# REQUIRED ACTION 1:
In the blog post, why does the writer share this week's excerpt while the work in progress still has no name? Answer in one to three sentences.
# REQUIRED ACTION 2:
Answer these questions from the blog post, each on its own line:
(a) Who sent the writer a shout out with one possible title?
(b) At what time do the ambulance sirens shut down in the excerpt?
(c) What is the name of the hospital the ambulance goes to?

3/1/15 WEWRIWA

YIPPEE! We’re getting closer, folks. I never dreamed a month could be so bitter and confining. Yuck. But we are survivors to live again and greet the sun.

I continue with my nameless WIP, poor baby. Chip sent a shout out for one possibility and I’m considering it. Come on , folks. Maybe this week’s eight will stimulate an idea from a group filled with just the right title.

Last week , Chapter one introduced you to James Chandler in the hospital, bloodied panties on his head from a fall on the platform bed. Dangerous after making love in the dark when she says no and cries.

excerpt in eight:

Two a.m. the ambulance sirens shut down and stopped at the Emergency entrance to the River’s Edge Hospital. Anna followed the EMT’s into the hospital when a guard tried to stop her by saying,” are you related?”
“Well, almost, we’re engaged;” antiseptic smells bombarded her senses as Anna followed the gurney down the narrow emergency area to where a doctor slumped against the wall. She ran to him, touched his white coat, “Doctor, my fiancé fell, hit his head against the platform of his bed and he’s unconscious so please hurry.”

# RAW DATA:
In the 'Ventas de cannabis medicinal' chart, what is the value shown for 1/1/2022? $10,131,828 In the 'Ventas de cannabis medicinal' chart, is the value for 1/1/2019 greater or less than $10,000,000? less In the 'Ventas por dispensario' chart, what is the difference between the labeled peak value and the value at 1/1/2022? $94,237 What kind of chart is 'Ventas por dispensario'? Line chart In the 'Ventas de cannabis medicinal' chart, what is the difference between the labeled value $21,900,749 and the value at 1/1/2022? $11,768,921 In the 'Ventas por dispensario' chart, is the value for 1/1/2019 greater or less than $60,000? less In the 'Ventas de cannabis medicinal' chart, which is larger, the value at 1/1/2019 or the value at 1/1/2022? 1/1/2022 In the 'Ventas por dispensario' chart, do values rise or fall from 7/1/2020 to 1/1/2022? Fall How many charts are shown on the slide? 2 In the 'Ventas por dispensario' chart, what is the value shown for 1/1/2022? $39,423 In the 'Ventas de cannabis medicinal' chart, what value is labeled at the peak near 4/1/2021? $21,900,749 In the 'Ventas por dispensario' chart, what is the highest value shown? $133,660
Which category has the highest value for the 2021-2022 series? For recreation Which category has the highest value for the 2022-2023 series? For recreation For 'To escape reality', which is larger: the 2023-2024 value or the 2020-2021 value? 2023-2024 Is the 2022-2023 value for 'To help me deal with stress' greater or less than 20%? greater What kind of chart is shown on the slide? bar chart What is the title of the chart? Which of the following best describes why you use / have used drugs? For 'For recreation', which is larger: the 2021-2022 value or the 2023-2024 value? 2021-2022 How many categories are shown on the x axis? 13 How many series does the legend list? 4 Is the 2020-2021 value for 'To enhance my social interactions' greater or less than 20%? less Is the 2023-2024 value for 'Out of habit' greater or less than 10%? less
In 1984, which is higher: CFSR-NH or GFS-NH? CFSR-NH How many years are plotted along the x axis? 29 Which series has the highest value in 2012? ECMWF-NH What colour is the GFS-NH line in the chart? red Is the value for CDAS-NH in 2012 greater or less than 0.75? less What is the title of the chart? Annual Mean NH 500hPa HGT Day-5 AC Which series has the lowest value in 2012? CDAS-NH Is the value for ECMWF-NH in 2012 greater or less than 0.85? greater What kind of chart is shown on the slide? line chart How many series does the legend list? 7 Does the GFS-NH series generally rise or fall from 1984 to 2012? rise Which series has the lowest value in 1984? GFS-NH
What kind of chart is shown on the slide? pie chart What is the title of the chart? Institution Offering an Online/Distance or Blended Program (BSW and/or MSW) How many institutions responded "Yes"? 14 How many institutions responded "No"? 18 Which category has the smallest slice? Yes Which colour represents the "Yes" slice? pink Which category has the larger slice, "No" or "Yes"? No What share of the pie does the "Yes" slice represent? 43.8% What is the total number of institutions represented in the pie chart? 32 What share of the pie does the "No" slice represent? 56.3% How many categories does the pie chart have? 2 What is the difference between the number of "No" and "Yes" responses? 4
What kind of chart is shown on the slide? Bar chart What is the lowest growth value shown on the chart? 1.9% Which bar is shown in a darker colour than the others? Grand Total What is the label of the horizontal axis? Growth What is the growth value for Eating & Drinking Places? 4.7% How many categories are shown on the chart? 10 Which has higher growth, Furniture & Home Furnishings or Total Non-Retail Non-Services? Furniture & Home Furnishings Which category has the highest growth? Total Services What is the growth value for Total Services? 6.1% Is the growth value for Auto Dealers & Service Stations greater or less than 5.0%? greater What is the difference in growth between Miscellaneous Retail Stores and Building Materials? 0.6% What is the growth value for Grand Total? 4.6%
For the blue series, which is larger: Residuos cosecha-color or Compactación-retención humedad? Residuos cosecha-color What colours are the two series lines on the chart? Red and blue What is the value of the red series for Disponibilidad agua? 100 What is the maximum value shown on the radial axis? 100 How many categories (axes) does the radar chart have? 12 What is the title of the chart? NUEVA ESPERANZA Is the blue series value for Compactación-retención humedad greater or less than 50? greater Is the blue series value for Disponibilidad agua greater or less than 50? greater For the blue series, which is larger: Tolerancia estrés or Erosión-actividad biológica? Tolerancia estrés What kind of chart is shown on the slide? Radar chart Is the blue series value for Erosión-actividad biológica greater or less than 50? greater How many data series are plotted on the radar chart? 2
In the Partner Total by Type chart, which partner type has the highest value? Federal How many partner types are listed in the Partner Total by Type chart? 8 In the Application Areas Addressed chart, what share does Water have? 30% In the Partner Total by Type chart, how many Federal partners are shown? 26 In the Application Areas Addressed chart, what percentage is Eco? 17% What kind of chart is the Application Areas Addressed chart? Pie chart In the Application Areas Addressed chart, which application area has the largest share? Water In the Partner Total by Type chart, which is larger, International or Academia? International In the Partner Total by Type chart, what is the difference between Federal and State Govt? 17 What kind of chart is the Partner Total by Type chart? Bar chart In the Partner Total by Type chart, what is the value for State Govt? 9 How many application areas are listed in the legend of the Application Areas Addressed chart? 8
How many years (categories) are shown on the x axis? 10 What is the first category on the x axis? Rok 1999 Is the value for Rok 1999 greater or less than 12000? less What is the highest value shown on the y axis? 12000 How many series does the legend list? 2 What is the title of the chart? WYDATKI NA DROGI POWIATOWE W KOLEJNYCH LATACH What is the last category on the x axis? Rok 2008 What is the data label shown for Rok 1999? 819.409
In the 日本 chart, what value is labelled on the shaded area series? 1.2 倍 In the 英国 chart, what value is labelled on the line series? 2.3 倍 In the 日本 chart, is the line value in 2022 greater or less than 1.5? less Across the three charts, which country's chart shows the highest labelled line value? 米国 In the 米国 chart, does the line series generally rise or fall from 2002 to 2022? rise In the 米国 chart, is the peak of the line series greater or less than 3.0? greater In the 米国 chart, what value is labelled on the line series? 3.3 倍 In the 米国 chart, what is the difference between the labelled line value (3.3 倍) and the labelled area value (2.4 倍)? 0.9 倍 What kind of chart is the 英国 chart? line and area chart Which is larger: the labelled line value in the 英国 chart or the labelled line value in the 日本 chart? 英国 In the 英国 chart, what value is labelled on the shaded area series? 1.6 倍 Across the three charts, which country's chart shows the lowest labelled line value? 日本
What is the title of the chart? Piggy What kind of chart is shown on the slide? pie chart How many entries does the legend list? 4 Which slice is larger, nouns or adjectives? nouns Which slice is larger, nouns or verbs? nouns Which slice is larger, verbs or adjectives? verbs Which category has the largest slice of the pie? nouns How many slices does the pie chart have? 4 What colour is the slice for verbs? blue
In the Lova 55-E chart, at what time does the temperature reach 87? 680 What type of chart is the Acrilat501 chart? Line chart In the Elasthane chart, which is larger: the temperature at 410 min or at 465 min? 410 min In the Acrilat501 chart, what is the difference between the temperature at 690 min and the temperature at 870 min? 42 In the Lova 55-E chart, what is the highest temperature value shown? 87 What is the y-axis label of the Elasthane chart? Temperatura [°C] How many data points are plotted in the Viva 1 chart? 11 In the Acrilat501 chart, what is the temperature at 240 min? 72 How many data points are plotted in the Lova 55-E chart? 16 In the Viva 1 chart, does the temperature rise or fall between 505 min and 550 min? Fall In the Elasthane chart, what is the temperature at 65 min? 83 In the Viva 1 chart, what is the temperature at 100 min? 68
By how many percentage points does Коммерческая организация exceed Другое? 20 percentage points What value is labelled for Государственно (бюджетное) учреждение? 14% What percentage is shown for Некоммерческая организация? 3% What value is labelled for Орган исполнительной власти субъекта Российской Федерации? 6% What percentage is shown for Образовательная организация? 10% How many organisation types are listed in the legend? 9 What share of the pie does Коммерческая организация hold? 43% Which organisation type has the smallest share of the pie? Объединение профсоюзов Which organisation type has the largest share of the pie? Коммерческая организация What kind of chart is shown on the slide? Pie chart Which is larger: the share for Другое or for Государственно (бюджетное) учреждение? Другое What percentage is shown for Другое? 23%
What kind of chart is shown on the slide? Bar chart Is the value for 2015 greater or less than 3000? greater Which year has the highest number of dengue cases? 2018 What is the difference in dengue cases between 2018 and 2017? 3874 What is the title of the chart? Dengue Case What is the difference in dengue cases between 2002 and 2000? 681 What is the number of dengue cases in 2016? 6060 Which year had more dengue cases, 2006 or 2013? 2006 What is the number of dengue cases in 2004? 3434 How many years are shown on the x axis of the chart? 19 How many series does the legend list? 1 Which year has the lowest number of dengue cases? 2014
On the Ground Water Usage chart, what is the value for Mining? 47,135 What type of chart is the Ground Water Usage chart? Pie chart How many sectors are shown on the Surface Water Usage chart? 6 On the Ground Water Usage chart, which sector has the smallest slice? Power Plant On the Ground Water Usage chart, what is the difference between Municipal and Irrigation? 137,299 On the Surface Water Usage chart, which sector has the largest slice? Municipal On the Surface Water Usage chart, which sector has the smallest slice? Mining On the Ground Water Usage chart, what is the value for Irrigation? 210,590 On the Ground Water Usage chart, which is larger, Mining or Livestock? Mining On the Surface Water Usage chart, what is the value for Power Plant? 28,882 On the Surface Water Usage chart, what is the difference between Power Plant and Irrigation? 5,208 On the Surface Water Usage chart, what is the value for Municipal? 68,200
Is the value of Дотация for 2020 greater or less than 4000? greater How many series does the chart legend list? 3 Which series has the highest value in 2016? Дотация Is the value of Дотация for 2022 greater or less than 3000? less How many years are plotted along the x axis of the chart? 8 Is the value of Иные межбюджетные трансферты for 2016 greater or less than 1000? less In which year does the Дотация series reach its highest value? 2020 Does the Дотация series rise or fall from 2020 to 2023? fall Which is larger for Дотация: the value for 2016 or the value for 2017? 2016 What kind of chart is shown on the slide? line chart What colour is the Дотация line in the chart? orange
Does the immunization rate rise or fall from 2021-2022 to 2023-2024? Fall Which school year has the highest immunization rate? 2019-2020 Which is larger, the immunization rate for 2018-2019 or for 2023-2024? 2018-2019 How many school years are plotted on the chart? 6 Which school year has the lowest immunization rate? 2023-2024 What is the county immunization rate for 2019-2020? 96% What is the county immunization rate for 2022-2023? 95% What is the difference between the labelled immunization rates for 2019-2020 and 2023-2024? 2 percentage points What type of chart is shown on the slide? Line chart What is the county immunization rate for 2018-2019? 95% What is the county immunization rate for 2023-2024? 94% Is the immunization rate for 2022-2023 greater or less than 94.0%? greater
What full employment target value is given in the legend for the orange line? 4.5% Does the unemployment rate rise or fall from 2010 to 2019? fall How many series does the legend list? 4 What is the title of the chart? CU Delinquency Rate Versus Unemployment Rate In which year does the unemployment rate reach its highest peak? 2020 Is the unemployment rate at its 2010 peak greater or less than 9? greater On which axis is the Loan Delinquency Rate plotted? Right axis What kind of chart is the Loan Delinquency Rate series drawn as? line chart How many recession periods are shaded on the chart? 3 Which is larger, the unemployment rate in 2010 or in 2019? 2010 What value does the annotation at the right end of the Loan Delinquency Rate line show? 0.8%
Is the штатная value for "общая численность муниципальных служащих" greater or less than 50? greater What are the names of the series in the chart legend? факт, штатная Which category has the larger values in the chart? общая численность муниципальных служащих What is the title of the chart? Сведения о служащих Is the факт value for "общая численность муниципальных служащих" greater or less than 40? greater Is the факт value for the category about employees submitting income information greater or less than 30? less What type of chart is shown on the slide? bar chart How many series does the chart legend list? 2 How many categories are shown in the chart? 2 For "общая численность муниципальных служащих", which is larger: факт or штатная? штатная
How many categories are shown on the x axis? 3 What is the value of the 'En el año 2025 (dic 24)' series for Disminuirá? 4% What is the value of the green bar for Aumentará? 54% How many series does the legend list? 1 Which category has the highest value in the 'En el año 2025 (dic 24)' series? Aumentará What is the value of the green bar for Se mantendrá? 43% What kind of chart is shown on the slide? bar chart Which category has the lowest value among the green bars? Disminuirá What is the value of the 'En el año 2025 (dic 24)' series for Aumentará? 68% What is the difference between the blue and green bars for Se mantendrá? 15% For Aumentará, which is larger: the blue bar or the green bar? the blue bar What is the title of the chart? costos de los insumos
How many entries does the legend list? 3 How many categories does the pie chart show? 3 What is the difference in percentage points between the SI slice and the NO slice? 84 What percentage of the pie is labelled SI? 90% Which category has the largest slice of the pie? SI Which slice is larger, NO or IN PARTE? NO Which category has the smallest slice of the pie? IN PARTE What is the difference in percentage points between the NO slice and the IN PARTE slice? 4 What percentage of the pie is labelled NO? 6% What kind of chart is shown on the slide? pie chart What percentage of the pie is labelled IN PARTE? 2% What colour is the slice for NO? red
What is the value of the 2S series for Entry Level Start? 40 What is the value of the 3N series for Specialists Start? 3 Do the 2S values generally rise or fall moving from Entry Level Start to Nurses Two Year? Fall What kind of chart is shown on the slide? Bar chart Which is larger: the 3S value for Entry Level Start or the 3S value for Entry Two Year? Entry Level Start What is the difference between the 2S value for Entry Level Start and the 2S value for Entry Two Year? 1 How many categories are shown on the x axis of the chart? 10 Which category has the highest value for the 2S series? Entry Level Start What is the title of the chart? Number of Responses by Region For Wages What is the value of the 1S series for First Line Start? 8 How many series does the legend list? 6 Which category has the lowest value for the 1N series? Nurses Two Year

# WRITTEN RESPONSE 1:
The writer hopes this week's eight lines will give readers an idea for the right title for the nameless work in progress. The writer is already considering one possible title that Chip suggested.

# WRITTEN RESPONSE 2:
(a) Chip
(b) Two a.m.
(c) The River's Edge Hospital